Wauwatosa Schools Superintendent Phil Ertl estimates enrollment at the Wauwatosa STEM Elementary School at 140 students for next year, and said he doesn't foresee attendance growing beyond that.
Similarly, the Longfellow and Whitman middle school Science, Technology, Engineering and Math programs are not likely to grow in the future, he said. Each school has between 80 and 90 students in its STEM programs.
The STEM offerings in the Wauwatosa schools regularly attract more students than can be accepted. At WSTEM, 144 students applied for 44 openings at the beginning of this school year, and one parent, frustrated that her child wasn't accepted to the Longfellow STEM program, said 30 students were accepted, and 50 didn't get in.
Where they want to be
Ertl said this week that the district uses a random drawing to determine who gets a place in the STEM programs. STEM programming emphasizes science, technology, engineering and math.

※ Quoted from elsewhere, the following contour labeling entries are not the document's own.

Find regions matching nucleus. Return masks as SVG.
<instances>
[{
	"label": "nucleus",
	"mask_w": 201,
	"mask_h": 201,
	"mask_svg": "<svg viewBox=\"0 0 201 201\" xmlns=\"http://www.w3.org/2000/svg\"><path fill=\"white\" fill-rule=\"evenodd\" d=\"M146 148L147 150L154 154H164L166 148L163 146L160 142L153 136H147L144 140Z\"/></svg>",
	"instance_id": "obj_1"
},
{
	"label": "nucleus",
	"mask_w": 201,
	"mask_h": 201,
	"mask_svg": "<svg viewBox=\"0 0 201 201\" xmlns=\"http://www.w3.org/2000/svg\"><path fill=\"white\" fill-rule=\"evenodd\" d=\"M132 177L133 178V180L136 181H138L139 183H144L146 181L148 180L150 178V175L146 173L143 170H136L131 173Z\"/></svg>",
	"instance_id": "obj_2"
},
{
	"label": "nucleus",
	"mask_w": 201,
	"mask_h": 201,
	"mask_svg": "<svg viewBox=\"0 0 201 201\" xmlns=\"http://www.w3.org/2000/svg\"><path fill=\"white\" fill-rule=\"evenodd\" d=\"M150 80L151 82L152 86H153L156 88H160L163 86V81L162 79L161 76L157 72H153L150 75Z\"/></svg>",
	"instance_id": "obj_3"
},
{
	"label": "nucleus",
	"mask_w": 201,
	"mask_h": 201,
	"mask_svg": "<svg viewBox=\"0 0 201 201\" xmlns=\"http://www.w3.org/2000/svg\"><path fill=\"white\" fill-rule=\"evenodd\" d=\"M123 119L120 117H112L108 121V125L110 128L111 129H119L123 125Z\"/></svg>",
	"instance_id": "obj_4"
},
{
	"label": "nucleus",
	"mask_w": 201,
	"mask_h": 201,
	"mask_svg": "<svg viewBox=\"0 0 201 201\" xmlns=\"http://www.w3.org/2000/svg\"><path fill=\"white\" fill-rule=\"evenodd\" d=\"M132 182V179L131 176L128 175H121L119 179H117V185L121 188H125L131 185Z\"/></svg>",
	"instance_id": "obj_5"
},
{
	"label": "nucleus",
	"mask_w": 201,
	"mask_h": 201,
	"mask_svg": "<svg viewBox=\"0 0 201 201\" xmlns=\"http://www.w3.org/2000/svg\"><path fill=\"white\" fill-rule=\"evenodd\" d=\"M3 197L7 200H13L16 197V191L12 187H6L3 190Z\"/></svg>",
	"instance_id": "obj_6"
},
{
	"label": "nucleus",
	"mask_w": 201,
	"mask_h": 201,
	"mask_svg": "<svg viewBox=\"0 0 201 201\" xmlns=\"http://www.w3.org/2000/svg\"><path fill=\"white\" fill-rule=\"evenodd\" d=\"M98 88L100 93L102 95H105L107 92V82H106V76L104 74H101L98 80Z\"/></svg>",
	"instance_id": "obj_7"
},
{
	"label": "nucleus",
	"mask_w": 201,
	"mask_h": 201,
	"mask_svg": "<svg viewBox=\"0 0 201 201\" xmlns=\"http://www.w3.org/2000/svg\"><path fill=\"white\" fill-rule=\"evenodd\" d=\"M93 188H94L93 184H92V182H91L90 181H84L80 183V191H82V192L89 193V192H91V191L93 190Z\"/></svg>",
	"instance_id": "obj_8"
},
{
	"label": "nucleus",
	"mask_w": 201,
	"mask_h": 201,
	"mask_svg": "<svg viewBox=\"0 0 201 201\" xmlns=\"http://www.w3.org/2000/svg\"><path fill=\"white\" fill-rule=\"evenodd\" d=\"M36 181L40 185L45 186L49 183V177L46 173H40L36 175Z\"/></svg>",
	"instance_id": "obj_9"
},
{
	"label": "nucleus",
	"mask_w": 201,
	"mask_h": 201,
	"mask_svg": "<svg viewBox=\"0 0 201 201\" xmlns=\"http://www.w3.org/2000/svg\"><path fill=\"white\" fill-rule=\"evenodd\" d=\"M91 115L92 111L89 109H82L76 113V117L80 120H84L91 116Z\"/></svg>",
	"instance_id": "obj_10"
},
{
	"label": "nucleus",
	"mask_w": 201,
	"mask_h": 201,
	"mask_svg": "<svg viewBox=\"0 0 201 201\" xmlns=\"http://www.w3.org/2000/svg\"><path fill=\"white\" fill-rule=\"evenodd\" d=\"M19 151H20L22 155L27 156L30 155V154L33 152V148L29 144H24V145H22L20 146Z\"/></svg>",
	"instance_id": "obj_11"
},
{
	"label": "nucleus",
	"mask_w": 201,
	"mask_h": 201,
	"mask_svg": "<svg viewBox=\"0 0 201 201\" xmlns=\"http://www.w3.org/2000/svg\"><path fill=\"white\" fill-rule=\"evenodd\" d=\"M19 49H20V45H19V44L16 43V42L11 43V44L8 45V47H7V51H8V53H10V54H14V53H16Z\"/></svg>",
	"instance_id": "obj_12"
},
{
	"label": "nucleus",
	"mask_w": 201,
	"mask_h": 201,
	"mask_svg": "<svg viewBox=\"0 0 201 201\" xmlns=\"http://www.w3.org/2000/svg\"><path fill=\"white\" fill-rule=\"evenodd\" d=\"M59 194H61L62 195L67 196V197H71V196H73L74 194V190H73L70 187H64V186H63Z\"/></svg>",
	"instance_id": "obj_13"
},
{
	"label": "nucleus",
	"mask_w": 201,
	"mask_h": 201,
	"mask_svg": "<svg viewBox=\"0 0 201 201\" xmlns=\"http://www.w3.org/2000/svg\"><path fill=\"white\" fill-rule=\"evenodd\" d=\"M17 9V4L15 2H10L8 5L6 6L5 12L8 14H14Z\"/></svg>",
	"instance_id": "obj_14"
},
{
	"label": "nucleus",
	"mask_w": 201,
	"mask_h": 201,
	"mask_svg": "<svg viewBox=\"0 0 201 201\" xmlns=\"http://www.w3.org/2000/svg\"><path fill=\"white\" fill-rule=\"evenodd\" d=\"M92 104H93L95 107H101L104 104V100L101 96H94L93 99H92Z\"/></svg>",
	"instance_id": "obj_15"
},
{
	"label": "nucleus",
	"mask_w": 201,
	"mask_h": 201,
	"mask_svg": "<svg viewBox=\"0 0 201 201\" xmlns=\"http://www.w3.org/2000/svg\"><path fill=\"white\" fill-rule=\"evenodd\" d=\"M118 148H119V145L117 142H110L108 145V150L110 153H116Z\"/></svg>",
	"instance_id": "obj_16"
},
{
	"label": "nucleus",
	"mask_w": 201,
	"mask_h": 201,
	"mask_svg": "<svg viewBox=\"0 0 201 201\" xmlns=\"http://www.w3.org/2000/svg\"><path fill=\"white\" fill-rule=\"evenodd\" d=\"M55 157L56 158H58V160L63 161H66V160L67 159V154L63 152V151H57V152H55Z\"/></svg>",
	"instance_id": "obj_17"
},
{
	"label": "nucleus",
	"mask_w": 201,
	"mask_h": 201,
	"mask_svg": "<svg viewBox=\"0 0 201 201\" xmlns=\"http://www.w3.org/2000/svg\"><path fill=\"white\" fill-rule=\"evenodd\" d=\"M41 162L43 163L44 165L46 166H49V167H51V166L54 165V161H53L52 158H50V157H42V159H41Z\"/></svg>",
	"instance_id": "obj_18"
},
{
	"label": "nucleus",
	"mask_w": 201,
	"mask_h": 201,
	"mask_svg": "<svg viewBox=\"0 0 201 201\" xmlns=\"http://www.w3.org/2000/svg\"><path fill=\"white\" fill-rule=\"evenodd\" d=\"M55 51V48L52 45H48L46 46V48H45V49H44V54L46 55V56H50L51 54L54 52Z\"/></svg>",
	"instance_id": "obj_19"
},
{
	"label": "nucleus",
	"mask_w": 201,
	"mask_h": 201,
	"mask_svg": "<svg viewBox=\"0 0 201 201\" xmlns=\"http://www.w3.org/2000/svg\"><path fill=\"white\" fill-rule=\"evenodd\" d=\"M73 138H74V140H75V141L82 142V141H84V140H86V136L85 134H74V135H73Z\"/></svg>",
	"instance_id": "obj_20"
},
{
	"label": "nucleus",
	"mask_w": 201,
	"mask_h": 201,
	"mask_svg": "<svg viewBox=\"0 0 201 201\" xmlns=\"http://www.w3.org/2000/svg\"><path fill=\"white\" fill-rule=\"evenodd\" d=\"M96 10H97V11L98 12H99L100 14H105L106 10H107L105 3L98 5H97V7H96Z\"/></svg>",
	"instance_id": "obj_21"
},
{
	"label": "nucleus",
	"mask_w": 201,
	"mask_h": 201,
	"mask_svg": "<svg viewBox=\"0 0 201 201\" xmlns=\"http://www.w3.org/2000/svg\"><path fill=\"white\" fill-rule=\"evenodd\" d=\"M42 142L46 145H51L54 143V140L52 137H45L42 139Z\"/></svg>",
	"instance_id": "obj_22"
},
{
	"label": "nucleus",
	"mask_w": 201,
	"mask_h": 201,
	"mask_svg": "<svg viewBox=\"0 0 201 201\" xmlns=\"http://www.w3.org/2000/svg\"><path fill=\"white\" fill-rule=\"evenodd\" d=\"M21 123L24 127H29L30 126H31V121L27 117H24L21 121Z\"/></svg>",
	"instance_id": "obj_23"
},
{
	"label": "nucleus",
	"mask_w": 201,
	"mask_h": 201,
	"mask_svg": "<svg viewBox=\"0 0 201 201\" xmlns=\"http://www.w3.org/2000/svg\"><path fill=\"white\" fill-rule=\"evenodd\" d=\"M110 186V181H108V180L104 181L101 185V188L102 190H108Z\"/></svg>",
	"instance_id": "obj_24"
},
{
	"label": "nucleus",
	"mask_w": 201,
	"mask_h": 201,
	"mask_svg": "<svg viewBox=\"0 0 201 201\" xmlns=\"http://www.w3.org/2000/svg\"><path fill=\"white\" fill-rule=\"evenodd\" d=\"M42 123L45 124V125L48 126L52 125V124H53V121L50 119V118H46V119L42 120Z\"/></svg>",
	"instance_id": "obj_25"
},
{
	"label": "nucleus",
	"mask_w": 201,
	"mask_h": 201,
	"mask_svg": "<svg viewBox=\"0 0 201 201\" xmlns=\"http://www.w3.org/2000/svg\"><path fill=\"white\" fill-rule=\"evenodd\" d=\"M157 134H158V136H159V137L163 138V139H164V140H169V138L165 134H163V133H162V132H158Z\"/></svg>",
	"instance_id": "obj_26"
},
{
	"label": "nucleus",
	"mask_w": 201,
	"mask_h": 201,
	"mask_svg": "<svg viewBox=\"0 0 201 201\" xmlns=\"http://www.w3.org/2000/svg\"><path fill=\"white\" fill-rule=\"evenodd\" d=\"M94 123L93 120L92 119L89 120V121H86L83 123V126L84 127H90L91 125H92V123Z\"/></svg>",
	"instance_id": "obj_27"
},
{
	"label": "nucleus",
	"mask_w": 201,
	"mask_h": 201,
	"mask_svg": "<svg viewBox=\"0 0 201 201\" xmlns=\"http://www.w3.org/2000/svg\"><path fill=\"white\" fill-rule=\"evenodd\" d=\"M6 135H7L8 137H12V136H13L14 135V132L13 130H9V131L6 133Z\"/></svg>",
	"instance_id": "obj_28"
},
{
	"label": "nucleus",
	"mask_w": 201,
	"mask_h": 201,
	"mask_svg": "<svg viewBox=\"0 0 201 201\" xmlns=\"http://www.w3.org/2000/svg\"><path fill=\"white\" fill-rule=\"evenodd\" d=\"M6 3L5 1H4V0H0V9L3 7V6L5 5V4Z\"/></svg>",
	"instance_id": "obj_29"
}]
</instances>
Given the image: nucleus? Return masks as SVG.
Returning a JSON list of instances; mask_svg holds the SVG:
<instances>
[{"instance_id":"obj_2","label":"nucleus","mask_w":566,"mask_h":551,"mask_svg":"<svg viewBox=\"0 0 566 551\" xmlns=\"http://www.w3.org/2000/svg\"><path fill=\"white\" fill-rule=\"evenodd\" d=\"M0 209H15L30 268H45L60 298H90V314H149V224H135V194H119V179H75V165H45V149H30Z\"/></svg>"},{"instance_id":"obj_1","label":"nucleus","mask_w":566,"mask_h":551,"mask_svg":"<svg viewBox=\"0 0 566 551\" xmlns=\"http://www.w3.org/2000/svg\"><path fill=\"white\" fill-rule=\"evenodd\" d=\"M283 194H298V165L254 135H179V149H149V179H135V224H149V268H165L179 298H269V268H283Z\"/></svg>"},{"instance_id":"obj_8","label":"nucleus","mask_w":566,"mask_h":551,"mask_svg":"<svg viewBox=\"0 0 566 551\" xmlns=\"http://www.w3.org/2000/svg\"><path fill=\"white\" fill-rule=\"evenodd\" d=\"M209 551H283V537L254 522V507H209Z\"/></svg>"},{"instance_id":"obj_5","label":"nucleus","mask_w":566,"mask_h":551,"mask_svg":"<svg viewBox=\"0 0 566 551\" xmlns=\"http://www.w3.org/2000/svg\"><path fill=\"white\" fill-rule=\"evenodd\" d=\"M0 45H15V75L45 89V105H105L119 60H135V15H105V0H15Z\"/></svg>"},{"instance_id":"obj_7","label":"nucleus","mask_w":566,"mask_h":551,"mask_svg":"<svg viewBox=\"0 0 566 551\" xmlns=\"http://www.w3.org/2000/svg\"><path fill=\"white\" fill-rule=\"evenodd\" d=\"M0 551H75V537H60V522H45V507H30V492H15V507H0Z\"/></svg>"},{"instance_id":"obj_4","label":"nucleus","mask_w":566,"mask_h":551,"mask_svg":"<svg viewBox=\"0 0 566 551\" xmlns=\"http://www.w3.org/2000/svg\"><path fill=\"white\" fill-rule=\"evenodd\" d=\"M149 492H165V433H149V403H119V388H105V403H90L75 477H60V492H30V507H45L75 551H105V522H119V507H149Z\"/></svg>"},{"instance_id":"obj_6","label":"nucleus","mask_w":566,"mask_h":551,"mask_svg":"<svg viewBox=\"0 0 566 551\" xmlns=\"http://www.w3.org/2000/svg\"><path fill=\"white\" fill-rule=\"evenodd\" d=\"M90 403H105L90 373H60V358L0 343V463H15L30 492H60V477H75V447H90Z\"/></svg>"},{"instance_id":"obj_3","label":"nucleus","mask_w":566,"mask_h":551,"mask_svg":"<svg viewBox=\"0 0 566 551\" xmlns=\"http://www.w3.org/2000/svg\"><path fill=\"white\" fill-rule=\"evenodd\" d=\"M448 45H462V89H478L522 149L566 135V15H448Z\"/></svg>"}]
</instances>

"We went into this starting out with the intention of having one section per grade level, and I don't anticipate that that will be getting bigger," Ertl said, referring to the middle school programs. "When it comes to STEM, the idea is that all students get it throughout the regular curriculum, and we continue to work toward that."
"It's weaved in throughout the curriculum," he said. "And there's even a sixth-grade class, options in seventh grade, even at the high school there's opportunities for a lot of STEM-related course work."
Half and half
The WSTEM school, at the elementary level, is housed in the Wilson Elementary School building.
"We started, I believe, seven years ago, and it was intended to get exactly where we'll be next year, where half the school is STEM — WSTEM — and the other half is Wilson. That's exactly where we wanted to be with it."
Ertl said not everyone is enamoured with STEM education.
"There's two sides to it, too, and you would have to look at the argument against it. While I've always been supportive of programs like this, there's people that feel pretty strongly that those shouldn't exist, because it becomes exclusive, then, the haves and have-nots."
Resources and demand
Better to have too many students applying than too few, he said.
"You want to have people that want to be in the program. If you didn't have more applications than slots available, that might mean we have a problem with the program."
And, Ertl said, he doesn't want to be in a position of having overcommitted to any specific program.
It takes resources to train a STEM teacher.
"It's teaching in different ways. It's no different than any different type of programming, different type of teaching methodologies. It's really about staff development and making sure people understand what it is. "
It also requires different certifications for teachers, he said.